Emissaries, on the other hand, partition and replicate very easily because they’re just using reference data and single user data, so emissaries scale out and the service center itself can manage that to make that work automatically.

In the picture on the lower right what you’re seeing is the computational process of the database engine can be running on the emissary across a lot of little bricks and if it dies we can pop it back up onto another little brick.

So service deployments, the service center, what are you going to do? You’re going to go and you’re going to install the service into it and not worry about those individual bricks or nodes. The fiefdom itself is going to scale up or if it’s partitionable scale out. Emissaries, they’re cool; you could just spread the work out and the service center can automatically manage that. Those user workspaces where you’ve got that data that’s being cared for that the person can get to wherever they are as long as they’re connected, that can be kept up and spread around. It partitions really nicely. The workspace can go in a different brick and you can have lots of mirrors of it.

So another part of this vision is that users sign up and just get their app.
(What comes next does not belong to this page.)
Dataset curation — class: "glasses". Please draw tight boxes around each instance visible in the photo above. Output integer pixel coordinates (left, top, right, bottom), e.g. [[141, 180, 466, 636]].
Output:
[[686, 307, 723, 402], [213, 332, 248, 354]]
I’ve licensed Office. I don’t know why I can use Office on Paul’s machine. I’ve licensed it. It’s accessible and available to me. The configuration and preferences are in there. Workspaces can be cached so I can take them offline, and simple user interfaces to make it all work.

PAUL FLESSNER: So we know we’re running a little bit over and I apologize for that. We should be able to wrap this up in just a few more minutes.

PAT HELLAND: We’re trying really hard to get through it. There’s a lot of content.

PAUL FLESSNER: We’re covering a lot of space, but hopefully you can be patient. Thank you.

PAT HELLAND: So to manage it, capacity planning is dynamic. There’s a simple meter, which says, “You know, I’m getting full; you’d better go buy some more little bricks,” and then you run and you plug them in and then you add more bricks to it and then that just makes it work.

So in summary, service centers are something that work because they’re supporting Web services and they’re providing the computation and the database support and the data storage management support to automate the actual management of this stuff.

And here we see the total Web services roadmap and the thing that’s interesting is application model is really about Web services. You can see the green in there. Data is really empowered by Web services to do these cool things, and trustworthy computing really is leveraging the Web services as the way to get work done.

PAUL FLESSNER: Excellent. Excellent. Well, Pat, we’re wrapping it up.

PAT HELLAND: I’ve got a few more slides, but thanks, thanks very much.

PAUL FLESSNER: All right, thank you.


So we did cover a lot of space there and I warned you about that up front but hopefully you found it informative.

What I want you to understand is this is how we’re thinking about things going forward and we are mapping to it; as I said, not specific of product plans at this point but you know how our product map is and that’s what this slide depicts and that’s exactly how we’re thinking about it going forward and it’s not surprise that that’s how we’ll think of our features as we go forward.

So it’s up to us. It worked for the railroads. They absolutely had that productivity gain and had the big jump. This is an exciting time in the industry for us. I think it really is our opportunity to figure out how we’re going to make the Web really build and bring the productivity to all of us both at home, the knowledge worker and the line of business worker to really be the most productive, and hopefully we can be the ones, we can be the ones who drive the next push in productivity and drive the GNP up.

So it’s certainly been my pleasure today to have this opportunity. Again, I apologize for going over for a few minutes. I thank you for attending and I thank you very much for your business.